Les pilules contraceptives de 3e génération sont-elles dangereuses? La France limite sa prescription

La ministre française de la Santé Marisol Touraine a fait ces annonces lors d’une conférence de presse à Paris, alors que l’Agence européenne du médicament (EMA) venait d’annoncer dans un communiqué que les femmes n’avaient aucune raison d’arrêter de prendre des pilules contraceptives combinées (oestroprogestatives), y compris celles de la 3e génération.

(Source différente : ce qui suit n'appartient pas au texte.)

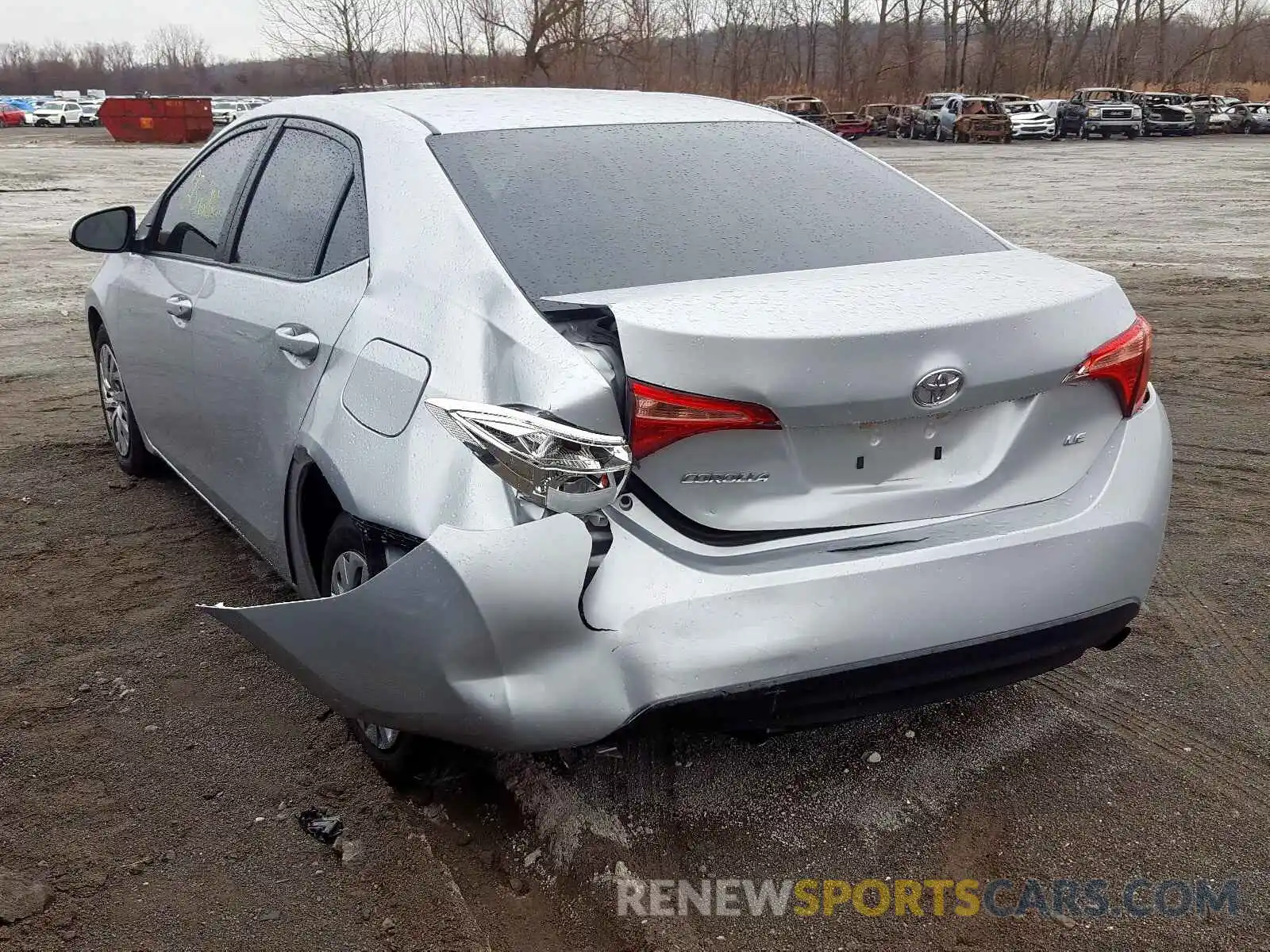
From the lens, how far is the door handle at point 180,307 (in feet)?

Mme Touraine a demandé à l’Union européenne de limiter l’utilisation des pilules de 3e et 4e générations en révisant leurs autorisations de mise sur le marché «dans un sens restrictif», c’est-à-dire en limitant leur prescription. «Nous allons saisir l’Europe, pas pour suspendre ces pilules mais pour modifier» leurs indications de prescription, a expliqué Dominique Maraninchi, le directeur de l’agence française du médicament.

Mme Touraine a également annoncé la mise en place d’un dispositif en France pour limiter la prescription massive aux Françaises de ces pilules auxquelles certaines imputent de graves problèmes de santé.

Pas de preuve de problème

«Il n’y a actuellement aucune nouvelle preuve suggérant un changement dans le profil de sécurité connu des pilules combinées commercialisées actuellement. Il n’y a de ce fait aucune raison que les femmes arrêtent leur contraception», avait auparavant estimé l’EMA, basée à Londres.

Elle avait ajouté que tous ces contraceptifs sont surveillés «de manière constante et régulière» et qu’à l’heure actuelle, l’agence «n’a reçu aucune nouvelle preuve d’un Etat membre (de l’Union européenne) sur des thrombo-embolies veineuses liées à la prise de contraceptifs».